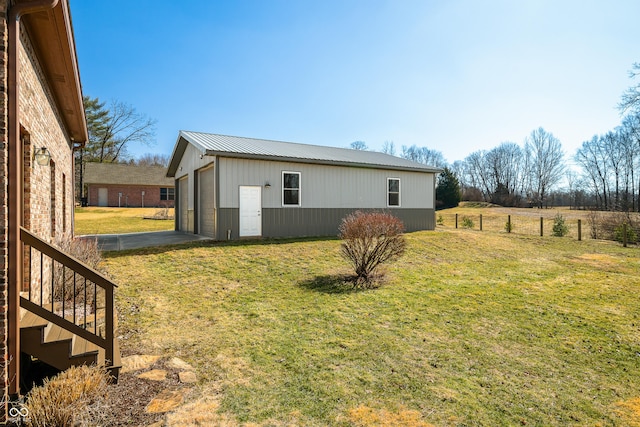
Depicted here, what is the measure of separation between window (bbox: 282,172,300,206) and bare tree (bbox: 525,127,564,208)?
139 feet

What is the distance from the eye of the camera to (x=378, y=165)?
49.7 ft

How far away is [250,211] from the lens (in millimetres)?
12305

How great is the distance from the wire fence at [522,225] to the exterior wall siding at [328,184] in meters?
5.01

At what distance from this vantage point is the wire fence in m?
17.6

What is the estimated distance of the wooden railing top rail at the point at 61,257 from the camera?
310 centimetres

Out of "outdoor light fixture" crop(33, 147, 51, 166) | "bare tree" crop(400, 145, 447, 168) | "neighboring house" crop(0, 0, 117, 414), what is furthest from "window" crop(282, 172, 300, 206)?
"bare tree" crop(400, 145, 447, 168)

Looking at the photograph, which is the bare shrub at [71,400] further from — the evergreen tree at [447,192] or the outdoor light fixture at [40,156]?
the evergreen tree at [447,192]

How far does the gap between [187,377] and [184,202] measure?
1404 centimetres

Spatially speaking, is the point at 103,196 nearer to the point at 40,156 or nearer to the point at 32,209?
the point at 40,156

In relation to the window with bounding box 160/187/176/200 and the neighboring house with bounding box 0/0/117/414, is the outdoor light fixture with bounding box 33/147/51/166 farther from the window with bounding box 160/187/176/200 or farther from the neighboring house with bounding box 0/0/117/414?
the window with bounding box 160/187/176/200

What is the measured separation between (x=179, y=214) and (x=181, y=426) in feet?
51.1

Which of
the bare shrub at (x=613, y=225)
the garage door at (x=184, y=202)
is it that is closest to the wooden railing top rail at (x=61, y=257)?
→ the garage door at (x=184, y=202)

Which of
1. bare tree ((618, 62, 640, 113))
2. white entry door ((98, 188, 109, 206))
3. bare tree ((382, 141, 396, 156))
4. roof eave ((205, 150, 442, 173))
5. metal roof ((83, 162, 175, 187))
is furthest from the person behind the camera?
bare tree ((382, 141, 396, 156))

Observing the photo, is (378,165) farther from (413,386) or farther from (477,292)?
(413,386)
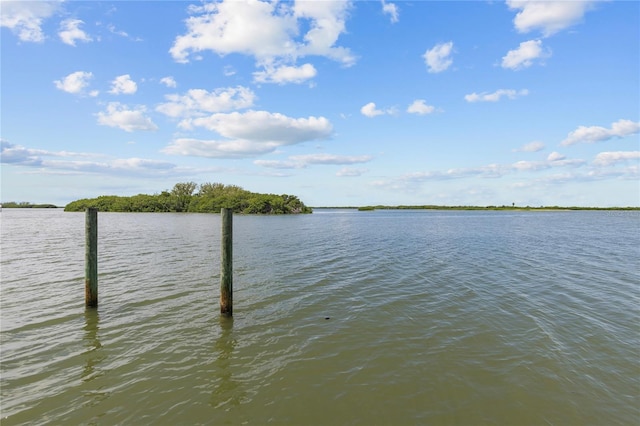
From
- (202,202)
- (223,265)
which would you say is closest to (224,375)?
(223,265)

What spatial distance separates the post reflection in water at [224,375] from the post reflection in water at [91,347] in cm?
240

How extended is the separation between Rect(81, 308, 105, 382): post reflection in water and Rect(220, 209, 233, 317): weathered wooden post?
132 inches

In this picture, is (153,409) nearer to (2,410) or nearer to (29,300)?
(2,410)

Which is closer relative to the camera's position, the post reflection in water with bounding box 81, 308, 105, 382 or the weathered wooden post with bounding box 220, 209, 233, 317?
the post reflection in water with bounding box 81, 308, 105, 382

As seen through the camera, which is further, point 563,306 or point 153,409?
point 563,306

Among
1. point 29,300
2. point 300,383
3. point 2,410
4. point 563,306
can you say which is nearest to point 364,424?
point 300,383

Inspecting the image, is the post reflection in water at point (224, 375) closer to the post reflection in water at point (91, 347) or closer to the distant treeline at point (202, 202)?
the post reflection in water at point (91, 347)

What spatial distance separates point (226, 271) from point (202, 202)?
400 feet

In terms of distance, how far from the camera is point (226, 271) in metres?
10.4

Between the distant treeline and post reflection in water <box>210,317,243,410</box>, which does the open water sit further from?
the distant treeline

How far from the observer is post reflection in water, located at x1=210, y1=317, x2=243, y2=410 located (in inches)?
229

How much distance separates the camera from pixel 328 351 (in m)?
7.84

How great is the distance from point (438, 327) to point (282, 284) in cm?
731

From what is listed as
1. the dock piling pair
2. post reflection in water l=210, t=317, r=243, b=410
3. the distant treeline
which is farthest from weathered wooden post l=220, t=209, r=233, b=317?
the distant treeline
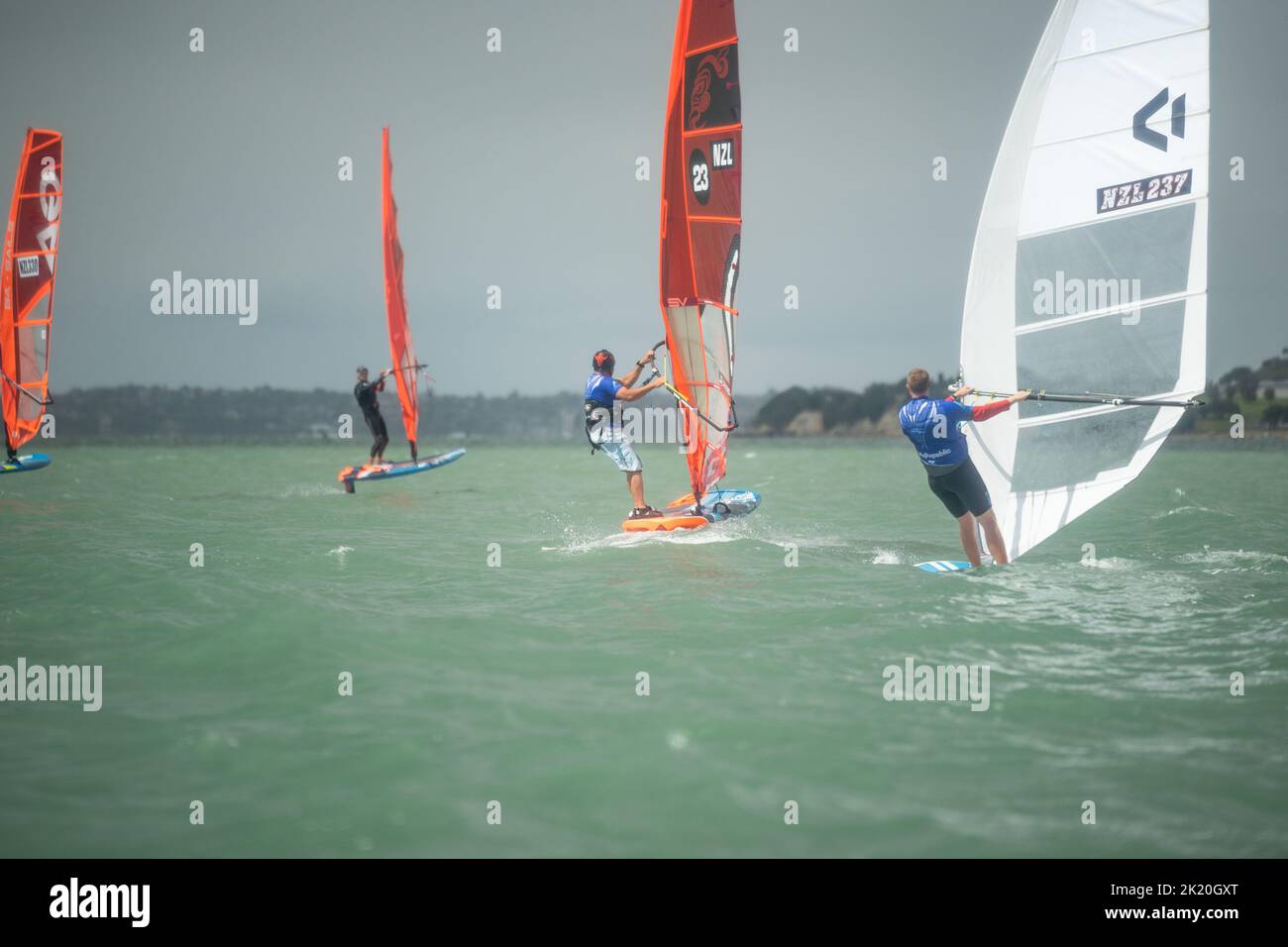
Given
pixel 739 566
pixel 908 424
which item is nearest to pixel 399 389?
pixel 739 566

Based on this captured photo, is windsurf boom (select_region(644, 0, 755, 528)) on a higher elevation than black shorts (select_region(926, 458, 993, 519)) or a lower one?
higher

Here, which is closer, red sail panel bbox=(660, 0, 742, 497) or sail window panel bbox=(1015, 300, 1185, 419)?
sail window panel bbox=(1015, 300, 1185, 419)

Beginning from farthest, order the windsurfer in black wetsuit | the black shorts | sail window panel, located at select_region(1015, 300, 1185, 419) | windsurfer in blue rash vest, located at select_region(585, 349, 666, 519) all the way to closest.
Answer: the windsurfer in black wetsuit
windsurfer in blue rash vest, located at select_region(585, 349, 666, 519)
the black shorts
sail window panel, located at select_region(1015, 300, 1185, 419)

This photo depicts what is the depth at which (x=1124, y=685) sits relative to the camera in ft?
16.4

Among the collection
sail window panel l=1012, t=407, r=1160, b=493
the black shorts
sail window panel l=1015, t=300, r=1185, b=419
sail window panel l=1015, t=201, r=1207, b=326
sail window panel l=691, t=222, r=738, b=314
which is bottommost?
the black shorts

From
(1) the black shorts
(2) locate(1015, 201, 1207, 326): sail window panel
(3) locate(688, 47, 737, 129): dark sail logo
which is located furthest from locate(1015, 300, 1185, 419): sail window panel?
(3) locate(688, 47, 737, 129): dark sail logo

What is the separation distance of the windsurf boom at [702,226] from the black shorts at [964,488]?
357 centimetres

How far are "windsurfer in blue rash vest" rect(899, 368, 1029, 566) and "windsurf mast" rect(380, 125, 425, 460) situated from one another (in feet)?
43.5

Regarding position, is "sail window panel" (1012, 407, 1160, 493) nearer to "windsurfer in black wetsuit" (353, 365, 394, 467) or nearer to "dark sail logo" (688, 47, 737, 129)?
"dark sail logo" (688, 47, 737, 129)

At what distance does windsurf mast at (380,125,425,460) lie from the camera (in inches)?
765

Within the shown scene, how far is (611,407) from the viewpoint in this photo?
10570 mm

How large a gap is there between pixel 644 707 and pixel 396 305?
53.4 feet

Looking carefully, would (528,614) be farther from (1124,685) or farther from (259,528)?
(259,528)

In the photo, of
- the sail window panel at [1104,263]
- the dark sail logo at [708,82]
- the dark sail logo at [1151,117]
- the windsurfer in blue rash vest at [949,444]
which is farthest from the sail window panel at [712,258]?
the dark sail logo at [1151,117]
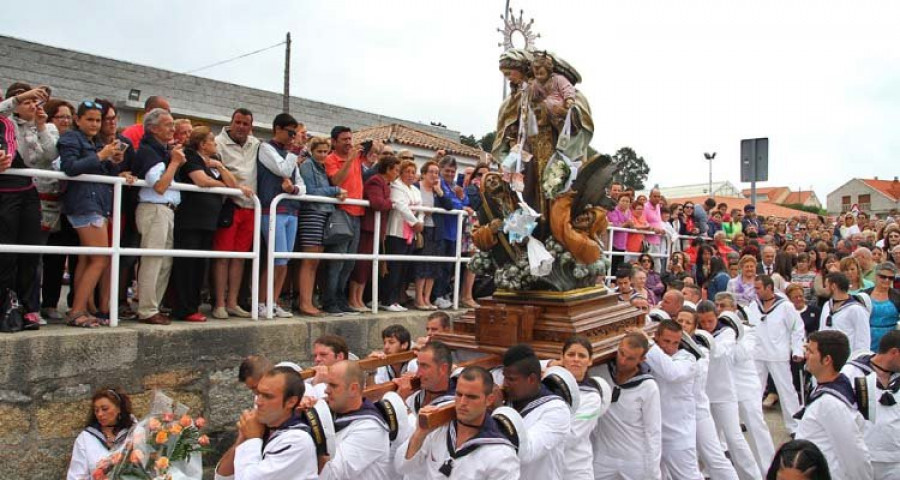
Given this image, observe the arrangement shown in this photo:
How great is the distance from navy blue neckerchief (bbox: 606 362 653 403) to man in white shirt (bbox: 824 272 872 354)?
348 centimetres

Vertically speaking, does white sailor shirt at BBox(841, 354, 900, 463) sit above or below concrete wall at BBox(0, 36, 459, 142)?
below

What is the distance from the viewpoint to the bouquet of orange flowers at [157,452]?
164 inches

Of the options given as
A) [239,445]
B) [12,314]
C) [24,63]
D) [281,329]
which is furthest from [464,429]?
[24,63]

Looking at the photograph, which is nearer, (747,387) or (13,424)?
(13,424)

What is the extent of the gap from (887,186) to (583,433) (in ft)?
204

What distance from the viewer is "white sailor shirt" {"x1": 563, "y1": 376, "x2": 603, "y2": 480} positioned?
14.8 feet

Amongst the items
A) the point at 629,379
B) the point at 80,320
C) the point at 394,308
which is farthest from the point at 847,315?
the point at 80,320

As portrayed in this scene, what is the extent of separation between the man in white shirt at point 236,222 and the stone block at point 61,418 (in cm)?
144

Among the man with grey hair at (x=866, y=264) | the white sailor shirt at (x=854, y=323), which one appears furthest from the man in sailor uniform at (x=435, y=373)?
the man with grey hair at (x=866, y=264)

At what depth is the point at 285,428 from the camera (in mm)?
3732

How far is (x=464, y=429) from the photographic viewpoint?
12.4 ft

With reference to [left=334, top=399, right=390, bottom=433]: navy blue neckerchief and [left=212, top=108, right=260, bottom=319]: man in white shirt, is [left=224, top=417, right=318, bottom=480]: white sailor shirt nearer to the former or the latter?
[left=334, top=399, right=390, bottom=433]: navy blue neckerchief

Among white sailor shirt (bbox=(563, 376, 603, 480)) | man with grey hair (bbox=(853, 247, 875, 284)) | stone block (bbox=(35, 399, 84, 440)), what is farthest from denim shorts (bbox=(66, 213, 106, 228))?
man with grey hair (bbox=(853, 247, 875, 284))

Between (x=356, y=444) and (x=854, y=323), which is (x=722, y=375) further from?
(x=356, y=444)
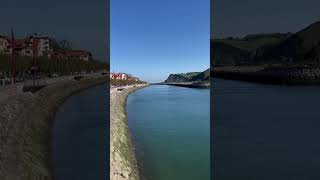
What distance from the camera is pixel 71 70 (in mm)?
72062

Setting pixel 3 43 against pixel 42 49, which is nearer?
pixel 3 43

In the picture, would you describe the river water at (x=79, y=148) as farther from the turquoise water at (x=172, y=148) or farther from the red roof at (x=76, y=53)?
the red roof at (x=76, y=53)

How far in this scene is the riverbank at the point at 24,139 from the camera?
480 inches

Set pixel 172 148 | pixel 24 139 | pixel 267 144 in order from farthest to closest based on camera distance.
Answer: pixel 267 144 → pixel 172 148 → pixel 24 139

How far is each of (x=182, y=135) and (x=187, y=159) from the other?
24.5 ft

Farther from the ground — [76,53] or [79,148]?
[76,53]

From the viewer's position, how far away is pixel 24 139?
16.0 m

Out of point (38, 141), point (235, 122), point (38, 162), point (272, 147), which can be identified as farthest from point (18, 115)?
point (235, 122)

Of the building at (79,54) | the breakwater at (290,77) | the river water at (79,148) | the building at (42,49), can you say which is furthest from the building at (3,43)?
the breakwater at (290,77)

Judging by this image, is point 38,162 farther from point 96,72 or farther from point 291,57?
point 291,57

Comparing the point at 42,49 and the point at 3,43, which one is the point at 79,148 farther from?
the point at 42,49

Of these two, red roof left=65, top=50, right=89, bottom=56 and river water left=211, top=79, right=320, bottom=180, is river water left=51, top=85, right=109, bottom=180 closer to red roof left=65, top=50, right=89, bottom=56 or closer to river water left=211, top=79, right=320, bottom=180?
river water left=211, top=79, right=320, bottom=180

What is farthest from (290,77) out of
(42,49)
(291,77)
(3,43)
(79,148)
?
(79,148)

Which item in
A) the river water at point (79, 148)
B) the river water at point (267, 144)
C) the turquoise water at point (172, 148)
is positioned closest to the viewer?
the river water at point (79, 148)
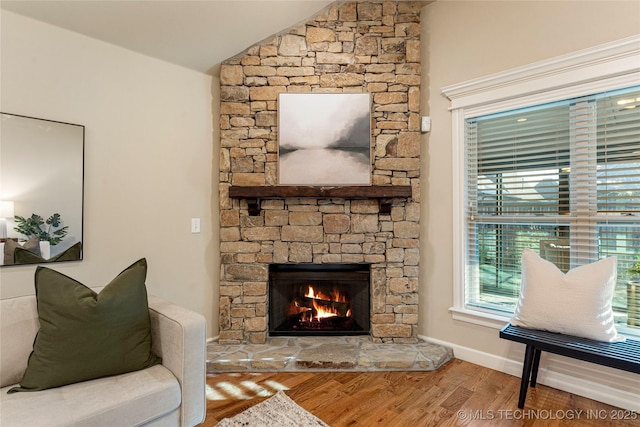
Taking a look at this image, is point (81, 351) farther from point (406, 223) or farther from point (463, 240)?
point (463, 240)

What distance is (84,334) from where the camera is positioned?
4.80 ft

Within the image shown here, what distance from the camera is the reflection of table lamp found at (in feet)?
6.10

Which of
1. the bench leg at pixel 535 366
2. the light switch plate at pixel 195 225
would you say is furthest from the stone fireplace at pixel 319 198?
the bench leg at pixel 535 366

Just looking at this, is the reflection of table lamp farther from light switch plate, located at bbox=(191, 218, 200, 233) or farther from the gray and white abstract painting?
the gray and white abstract painting

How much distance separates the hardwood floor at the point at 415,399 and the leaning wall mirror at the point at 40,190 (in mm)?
1410

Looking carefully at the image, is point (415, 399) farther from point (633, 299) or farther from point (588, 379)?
point (633, 299)

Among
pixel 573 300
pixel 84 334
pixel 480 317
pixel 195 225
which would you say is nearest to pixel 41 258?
pixel 84 334

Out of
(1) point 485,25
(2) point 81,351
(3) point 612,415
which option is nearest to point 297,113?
(1) point 485,25

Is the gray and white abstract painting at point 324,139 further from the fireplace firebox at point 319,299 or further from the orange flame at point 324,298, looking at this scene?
the orange flame at point 324,298

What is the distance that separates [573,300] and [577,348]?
276 millimetres

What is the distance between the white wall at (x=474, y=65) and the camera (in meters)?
2.07

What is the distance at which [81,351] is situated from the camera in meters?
1.44

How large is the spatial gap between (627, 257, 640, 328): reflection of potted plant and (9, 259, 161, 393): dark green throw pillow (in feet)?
9.37

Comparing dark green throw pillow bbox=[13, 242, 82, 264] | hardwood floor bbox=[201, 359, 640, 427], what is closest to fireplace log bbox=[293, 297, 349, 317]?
hardwood floor bbox=[201, 359, 640, 427]
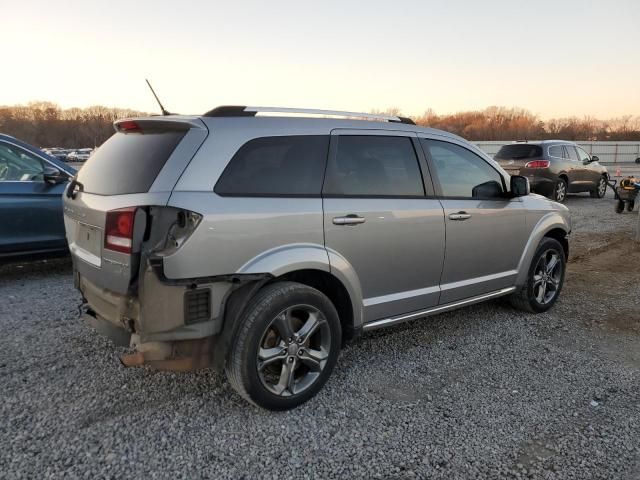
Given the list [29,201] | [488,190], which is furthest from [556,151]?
[29,201]

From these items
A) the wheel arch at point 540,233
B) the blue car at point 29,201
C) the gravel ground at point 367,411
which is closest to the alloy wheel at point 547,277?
the wheel arch at point 540,233

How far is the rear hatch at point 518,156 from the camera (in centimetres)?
1413

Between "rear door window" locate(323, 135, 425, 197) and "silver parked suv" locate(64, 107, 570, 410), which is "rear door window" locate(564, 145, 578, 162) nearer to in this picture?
"silver parked suv" locate(64, 107, 570, 410)

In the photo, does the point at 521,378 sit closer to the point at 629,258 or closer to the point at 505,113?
the point at 629,258

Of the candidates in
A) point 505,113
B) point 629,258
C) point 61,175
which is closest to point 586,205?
point 629,258

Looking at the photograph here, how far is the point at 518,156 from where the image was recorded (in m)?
14.4

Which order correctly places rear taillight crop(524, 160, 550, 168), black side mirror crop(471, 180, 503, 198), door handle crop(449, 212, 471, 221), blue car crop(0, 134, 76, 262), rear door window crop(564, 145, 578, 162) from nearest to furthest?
door handle crop(449, 212, 471, 221), black side mirror crop(471, 180, 503, 198), blue car crop(0, 134, 76, 262), rear taillight crop(524, 160, 550, 168), rear door window crop(564, 145, 578, 162)

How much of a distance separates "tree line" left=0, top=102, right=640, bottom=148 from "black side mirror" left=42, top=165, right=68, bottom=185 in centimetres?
6666

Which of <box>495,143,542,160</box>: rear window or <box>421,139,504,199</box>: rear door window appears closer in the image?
<box>421,139,504,199</box>: rear door window

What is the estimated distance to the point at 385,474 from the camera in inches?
97.9

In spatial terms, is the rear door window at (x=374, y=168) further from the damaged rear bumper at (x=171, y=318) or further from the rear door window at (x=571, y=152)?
the rear door window at (x=571, y=152)

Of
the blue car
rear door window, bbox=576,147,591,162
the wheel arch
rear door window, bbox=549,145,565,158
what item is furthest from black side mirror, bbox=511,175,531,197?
rear door window, bbox=576,147,591,162

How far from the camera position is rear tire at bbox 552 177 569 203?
14.1m

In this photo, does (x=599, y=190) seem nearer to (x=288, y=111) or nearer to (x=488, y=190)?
(x=488, y=190)
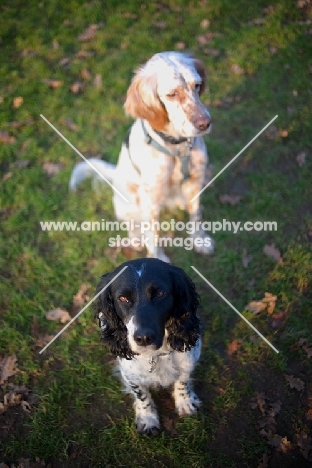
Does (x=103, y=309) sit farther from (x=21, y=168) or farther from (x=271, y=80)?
(x=271, y=80)

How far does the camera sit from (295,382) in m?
2.97

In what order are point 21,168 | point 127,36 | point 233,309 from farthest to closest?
point 127,36, point 21,168, point 233,309

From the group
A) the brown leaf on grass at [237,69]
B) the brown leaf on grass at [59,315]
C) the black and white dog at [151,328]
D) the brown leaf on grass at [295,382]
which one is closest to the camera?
the black and white dog at [151,328]

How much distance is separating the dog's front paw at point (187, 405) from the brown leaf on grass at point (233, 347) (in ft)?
1.67

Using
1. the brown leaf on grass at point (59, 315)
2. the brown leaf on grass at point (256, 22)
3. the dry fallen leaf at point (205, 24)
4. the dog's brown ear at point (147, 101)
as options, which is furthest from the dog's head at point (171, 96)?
the brown leaf on grass at point (256, 22)

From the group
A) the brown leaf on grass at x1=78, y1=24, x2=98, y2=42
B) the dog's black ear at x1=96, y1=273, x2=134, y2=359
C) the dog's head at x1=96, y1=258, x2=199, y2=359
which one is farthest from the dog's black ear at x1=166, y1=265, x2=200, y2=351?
the brown leaf on grass at x1=78, y1=24, x2=98, y2=42

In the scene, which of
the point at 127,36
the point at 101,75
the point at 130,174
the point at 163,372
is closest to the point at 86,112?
the point at 101,75

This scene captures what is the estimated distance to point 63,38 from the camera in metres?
5.98

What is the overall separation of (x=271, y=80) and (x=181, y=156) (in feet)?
9.00

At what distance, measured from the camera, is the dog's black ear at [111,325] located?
236cm

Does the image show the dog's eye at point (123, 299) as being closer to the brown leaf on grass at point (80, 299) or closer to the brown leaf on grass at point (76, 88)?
the brown leaf on grass at point (80, 299)

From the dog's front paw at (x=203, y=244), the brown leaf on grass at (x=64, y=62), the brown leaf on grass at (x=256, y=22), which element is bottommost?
the dog's front paw at (x=203, y=244)

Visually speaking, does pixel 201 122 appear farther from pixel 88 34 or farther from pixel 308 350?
pixel 88 34

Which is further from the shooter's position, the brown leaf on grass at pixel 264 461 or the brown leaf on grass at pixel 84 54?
the brown leaf on grass at pixel 84 54
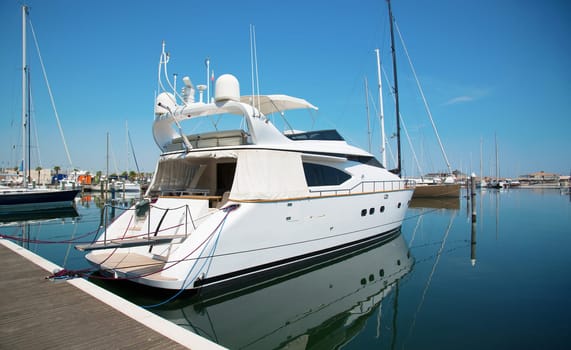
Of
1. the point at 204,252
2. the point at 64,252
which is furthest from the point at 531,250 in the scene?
the point at 64,252

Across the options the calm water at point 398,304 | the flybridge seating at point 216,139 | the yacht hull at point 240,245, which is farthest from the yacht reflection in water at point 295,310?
the flybridge seating at point 216,139

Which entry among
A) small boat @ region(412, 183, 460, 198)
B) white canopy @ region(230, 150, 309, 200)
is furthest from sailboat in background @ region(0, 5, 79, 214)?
small boat @ region(412, 183, 460, 198)

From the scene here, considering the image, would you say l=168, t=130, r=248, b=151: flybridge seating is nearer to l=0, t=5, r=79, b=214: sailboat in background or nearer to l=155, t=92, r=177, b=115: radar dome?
l=155, t=92, r=177, b=115: radar dome

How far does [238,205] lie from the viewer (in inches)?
280

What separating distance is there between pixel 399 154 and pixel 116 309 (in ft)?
52.0

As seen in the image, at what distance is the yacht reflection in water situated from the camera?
Result: 537 cm

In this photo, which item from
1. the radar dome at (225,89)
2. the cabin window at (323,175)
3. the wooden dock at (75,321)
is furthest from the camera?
the cabin window at (323,175)

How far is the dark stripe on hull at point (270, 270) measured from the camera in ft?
22.2

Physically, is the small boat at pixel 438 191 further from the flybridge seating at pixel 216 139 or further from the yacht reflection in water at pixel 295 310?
the flybridge seating at pixel 216 139

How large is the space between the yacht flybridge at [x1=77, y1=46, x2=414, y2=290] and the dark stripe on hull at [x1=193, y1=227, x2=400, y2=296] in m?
0.03

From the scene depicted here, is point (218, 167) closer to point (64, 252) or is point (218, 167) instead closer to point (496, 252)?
point (64, 252)

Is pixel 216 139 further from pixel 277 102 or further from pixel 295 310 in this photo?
pixel 295 310

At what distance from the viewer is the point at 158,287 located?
20.6 feet

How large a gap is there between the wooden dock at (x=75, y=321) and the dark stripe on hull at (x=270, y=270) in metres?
2.04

==========

Given request: Transcribe exactly, and only, the lines from the one bearing "How large is the space" through the last line of the entries, counting both.

Task solution:
How large is the space between the yacht flybridge at [x1=77, y1=46, x2=414, y2=290] and the dark stripe on hull at [x1=193, y1=227, x2=400, y2=296] in m?
0.03

From the scene depicted here, is point (218, 167) closer to point (64, 252) or is point (218, 167) instead closer to point (496, 252)?
point (64, 252)

Is pixel 216 139 further from pixel 277 102 or further from pixel 295 310 in this photo?
pixel 295 310

At what distance from the viewer is the point at 158,287 located?
20.6 feet

How large a gap is there between the wooden dock at (x=75, y=321) and the dark stripe on hull at (x=270, y=270) in metres?
2.04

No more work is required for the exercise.